# [Task directions]
Can you copy the lines from the one that contains "Which is located" through the end of the material below, exactly and with nothing else?

# [Dataset entries]

_ _ _ _ _

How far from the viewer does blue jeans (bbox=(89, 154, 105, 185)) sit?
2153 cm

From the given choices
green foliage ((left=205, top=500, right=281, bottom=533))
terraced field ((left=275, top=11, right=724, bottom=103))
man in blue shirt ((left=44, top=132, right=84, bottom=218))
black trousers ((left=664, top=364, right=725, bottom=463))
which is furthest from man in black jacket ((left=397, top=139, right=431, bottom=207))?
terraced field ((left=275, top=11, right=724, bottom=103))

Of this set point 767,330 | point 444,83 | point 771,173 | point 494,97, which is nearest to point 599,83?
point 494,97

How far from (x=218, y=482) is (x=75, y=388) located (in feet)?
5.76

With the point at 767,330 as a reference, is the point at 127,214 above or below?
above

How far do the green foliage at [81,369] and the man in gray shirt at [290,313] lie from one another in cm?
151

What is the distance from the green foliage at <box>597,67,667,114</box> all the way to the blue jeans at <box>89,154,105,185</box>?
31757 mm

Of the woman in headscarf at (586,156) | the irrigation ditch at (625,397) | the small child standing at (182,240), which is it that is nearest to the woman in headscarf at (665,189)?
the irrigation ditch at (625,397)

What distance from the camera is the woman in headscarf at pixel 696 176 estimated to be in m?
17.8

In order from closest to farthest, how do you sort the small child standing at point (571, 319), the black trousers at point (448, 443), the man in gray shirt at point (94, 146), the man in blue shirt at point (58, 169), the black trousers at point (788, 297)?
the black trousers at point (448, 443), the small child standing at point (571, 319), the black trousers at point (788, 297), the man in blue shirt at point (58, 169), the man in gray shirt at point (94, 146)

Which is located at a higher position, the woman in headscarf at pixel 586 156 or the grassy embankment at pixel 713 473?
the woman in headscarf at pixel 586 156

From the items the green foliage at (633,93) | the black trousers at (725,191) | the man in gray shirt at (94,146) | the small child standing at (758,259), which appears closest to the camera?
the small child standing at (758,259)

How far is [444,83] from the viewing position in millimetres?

_ _ _ _ _

# [Task answer]
Which is located at a higher position, the woman in headscarf at pixel 586 156 or the grassy embankment at pixel 713 473?
the woman in headscarf at pixel 586 156

From the items the green foliage at (633,93) | the black trousers at (725,191) | the man in gray shirt at (94,146) | the small child standing at (758,259), which appears closest to the camera?
the small child standing at (758,259)

How far is [444,83] from the viewing position in millimetres?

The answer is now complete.